Chapter 7: Conclusion
My project drew upon material culture, digital humanities, and archival theory and method in the service of public history investigations. After selecting an artifact and performing object analysis, I digitized and materialized a new object. I performed another object analysis on the 3D printed object.
The exercise began by provided the familiar benefits of object analysis: both the opportunity to closely research a particular artifact and to broaden the investigation to the artifact’s historical context. In this case, a toy meat grinder provided an entry point to talking about general topics in the social history of the United States: domestic life, the role of women, the meaning of toys, shifting labor patterns, and the impact of technology upon daily life. This particular toy meat grinder also served as a means to discuss a specific Germantown Quaker family, their actions and possessions, and the various means by which their history was preserved and transmitted by artifacts and archives.
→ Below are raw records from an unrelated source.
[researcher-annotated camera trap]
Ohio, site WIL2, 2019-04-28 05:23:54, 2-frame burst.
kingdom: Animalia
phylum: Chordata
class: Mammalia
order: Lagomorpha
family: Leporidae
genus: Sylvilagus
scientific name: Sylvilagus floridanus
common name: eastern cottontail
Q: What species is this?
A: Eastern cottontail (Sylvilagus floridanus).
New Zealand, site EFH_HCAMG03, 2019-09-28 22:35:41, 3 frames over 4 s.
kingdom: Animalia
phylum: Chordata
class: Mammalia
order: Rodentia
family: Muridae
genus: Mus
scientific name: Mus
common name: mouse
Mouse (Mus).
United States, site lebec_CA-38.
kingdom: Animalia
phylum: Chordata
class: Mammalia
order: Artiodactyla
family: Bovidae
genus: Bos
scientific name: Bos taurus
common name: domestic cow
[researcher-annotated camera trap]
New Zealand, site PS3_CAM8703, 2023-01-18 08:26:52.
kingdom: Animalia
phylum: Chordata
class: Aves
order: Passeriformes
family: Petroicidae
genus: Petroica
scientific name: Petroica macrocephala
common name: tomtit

The digitization and materialization component of the project offered new ways to engage with an artifact. Object analysis was turned on its head as I investigated an object which I had a role in creating. This provided valuable insights into the artifact and new model, but also into the process of object analysis.
I have proposed approaches for performing similar investigations in repositories, along with a pedagogical argument for doing so. By emphasizing modularity, flexibility, and minimal capital requirements, I hope these approaches can be adapted to a variety of institutions and audiences. Researchers will reap the benefits of intellectual and
emotional engagement, hands-on learning, and technological experimentation. Public historians will have the opportunity to engage in outreach and innovative education and exploration of their collections.
The myriad professions falling under the umbrella term of “public historian”—including archivists, curators, and educators—can all benefit from self-reflexive examination of theory, method, and perspectives. The better we understand our collections, the better we can assist researchers in using them. Expertise in subjects and methodology can allow for a greater degree of collaboration. Well-informed public historians can proactively suggest lines of research or produce their own scholarship: articles for an academic, professional, or popular audiences, or less traditional scholarly works, such as material presented online. Historians working outside of the academy may have greater flexibility in the genre of work they can produce. A lopsided plastic meat grinder with a goiter would probably not impress a tenure committee, but it could serve as an excellent capstone for a series of educational sessions outside the classroom.
Utilizing new—or newly accessible—technologies is a useful strategy. Hands-on learning has pedagogical value, increasing student engagement and imparting new technical skills. Deploying technology in the service of historical investigation may also help raise the profile of institutions often dismissed as “dusty” or otherwise backward or dull. Focused, small-scale projects, especially if undertaken in collaboration with educators, have the potential to be flexible but completable. The project deliverable is a thing, digital or plastic, produced by the student’s effort. The teaching goals range wider, encompassing material culture, historical research, technological proficiency, and creative problem solving.
It is not enough for public historians to care about history. The enterprise is founded upon the premise that a broader audience should also care about history, and has something to contribute to the process of constructing histories. It is our job to foster the passion and confidence that are a necessary part of that process. What better way than inviting the public into our inner sanctum and encouraging them to play with our sacred objects? They belong to the public, after all; we merely hold them in trust.